Etablir une relation c’est :
- connaître les critères affectifs de la relation et les mécanismes de défense des soignants et du
malade
- connaître sa propre personnalité de médecin et savoir évaluer la personnalité du patient,
- évaluer les troubles éventuels de la personnalité des patients.
L’annonce d’une maladie chronique nécessite le respect de l’autonomie de la personne humaine, une
information claire et appropriée du patient qui se réévalue dans le temps.
Elaborer un projet pédagogique individualisé ne peut se faire qu’après une information adaptée du
patient, elle est basée sur l’éducation thérapeutique ou formation thérapeutique différente dans les
maladies aiguës et chroniques.
Elle passe par la connaissance des stades de l’acceptation d’une maladie et une progression par objectif
avec une organisation de l’éducation thérapeutique.

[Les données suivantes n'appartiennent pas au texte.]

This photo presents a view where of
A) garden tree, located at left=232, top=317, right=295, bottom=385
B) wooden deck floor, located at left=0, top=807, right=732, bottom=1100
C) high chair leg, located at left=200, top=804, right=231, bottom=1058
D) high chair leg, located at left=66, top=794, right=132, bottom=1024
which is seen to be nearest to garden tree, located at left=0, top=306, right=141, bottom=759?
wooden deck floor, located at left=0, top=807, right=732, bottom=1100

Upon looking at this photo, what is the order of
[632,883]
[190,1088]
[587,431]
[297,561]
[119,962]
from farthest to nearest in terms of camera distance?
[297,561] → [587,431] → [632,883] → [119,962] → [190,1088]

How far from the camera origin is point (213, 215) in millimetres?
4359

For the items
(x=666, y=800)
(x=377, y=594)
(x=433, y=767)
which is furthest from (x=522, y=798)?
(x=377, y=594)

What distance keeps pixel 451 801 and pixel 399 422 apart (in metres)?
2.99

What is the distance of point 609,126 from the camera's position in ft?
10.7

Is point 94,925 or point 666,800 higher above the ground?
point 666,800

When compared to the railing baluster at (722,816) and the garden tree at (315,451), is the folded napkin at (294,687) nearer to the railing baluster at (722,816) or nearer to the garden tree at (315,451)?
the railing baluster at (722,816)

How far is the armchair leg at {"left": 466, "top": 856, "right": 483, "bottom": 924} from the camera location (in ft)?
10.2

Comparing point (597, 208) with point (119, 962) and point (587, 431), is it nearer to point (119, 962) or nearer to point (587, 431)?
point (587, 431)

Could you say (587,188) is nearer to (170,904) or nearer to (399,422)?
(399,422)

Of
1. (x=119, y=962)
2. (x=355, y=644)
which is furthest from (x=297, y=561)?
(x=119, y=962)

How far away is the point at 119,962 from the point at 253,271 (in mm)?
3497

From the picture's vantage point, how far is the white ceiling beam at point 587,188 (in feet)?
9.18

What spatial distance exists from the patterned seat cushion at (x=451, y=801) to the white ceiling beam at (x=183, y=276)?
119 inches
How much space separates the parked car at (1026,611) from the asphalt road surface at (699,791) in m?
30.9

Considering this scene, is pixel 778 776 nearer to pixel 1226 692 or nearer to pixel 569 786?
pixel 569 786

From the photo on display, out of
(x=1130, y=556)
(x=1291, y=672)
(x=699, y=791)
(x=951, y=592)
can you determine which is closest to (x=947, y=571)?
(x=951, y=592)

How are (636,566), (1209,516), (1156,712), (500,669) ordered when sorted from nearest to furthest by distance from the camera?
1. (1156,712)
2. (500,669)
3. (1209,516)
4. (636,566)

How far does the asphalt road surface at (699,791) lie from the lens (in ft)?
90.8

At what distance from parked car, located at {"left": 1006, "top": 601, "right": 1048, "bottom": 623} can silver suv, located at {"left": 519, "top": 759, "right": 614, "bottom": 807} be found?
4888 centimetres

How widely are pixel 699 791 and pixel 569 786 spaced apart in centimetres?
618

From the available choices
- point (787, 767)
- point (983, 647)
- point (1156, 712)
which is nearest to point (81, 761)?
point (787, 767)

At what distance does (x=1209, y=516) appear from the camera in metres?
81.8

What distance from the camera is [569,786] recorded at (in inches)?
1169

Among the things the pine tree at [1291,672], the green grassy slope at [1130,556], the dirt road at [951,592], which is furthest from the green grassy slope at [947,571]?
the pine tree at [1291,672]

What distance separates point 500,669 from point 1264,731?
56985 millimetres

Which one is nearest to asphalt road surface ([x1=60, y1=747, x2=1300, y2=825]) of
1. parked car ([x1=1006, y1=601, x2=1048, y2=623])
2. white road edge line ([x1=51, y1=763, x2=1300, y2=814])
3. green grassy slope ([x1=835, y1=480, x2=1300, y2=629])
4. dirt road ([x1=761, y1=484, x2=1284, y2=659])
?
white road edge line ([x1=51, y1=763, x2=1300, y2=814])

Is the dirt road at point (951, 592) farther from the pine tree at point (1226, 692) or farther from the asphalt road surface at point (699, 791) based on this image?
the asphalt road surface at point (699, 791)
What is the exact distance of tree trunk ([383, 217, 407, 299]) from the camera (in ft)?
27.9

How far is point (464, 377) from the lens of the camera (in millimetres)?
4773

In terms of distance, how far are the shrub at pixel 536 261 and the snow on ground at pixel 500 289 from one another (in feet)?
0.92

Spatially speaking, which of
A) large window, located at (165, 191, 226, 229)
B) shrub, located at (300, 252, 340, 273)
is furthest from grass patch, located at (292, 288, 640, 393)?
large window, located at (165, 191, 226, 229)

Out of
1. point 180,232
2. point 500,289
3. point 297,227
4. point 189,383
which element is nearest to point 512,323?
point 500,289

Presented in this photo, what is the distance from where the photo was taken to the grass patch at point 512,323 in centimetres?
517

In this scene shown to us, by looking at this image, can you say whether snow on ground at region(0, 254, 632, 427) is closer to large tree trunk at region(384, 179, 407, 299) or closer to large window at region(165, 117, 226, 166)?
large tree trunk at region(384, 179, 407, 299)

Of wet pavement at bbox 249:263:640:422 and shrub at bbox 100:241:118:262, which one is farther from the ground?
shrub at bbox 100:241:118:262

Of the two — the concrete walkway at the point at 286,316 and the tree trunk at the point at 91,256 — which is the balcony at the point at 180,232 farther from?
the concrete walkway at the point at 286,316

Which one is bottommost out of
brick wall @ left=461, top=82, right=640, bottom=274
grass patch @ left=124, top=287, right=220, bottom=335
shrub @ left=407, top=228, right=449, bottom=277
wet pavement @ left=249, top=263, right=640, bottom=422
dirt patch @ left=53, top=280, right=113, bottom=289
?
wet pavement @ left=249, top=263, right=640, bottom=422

Cette éducation thérapeutique tient compte non seulement de la qualité des soins mais de la qualité de
vie du patient.
Conclusion :
La relation médecin-malade est basée sur le principe du respect de la personnalité, sur la qualité de
l’information délivrée et sur la mise en place d’un projet thérapeutique élaboré et accepté par le patient ou
l’éducation thérapeutique doit jouer un rôle essentiel.
La relation de soins est une relation qui évolue avec le temps, qui s’adapte à l’évolution de la maladie et à
l’évolution de la volonté du patient concernant sa santé.